What value does my leadership really add if employees are achieving results even without my constant presence?

Not everything went perfectly, but much more than expected turned out to be possible even when working remotely.


This created an uncomfortable reality for many managers. Because as soon as employees can plan independently, collaborate digitally, solve problems, and achieve results without their manager’s constant presence, the question naturally arises: what exactly is the unique contribution of leadership anymore?
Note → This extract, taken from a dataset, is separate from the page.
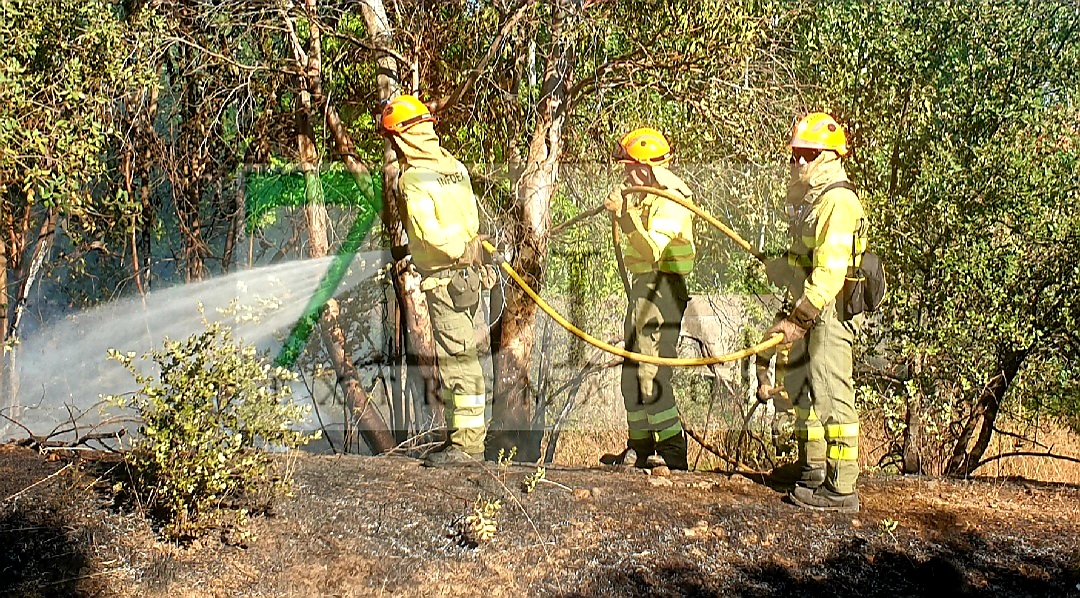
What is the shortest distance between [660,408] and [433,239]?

From that perspective, it’s not surprising that some managers struggle with hybrid work. The fact that managers with narcissistic traits are more likely to resist remote work is therefore a plausible explanation for part of that resistance. At the same time, these primarily American research findings cannot be directly applied to Europe, and here too, correlation does not imply causation. “Perhaps this is why Grant’s findings explain not so much why some leaders are implementing return-to-office policies, but rather why some leaders react more strongly to a tension that is felt much more widely.”


Because hybrid work confronts managers with an uncomfortable possibility: that some of what was once considered leadership may not have been leadership at all. When employees can plan, collaborate, and achieve results independently without their manager’s constant presence, the distinction between leading and supervising becomes blurred. It then becomes clear that presence is not the same as added value, that control is not synonymous with leadership, and that the true contribution of leaders lies elsewhere: in providing direction, developing people, and building trust.en.


Being present is not the same as adding value. Control is not synonymous with leadership.

Perhaps that is ultimately the most interesting lesson from Grant’s article. Not that working from home poses a threat to leaders’ power, but that hybrid work reveals where management and leadership actually add value.


For years, many aspects of leadership could hide behind physical presence, hierarchy, and supervision. Now that these once-self-evident factors have become less self-evident, a more fundamental question arises:


Where does leadership really make a difference?


And the answer to that question will likely shape the future of leadership more than the question of where employees do their work.


 


Reference

  • Adam Grant, Marissa Shandell & Courtney Elliott (2026). The Secret Reason Bosses Want Everyone Back in the Office, Every Day of the Week, The New York Times.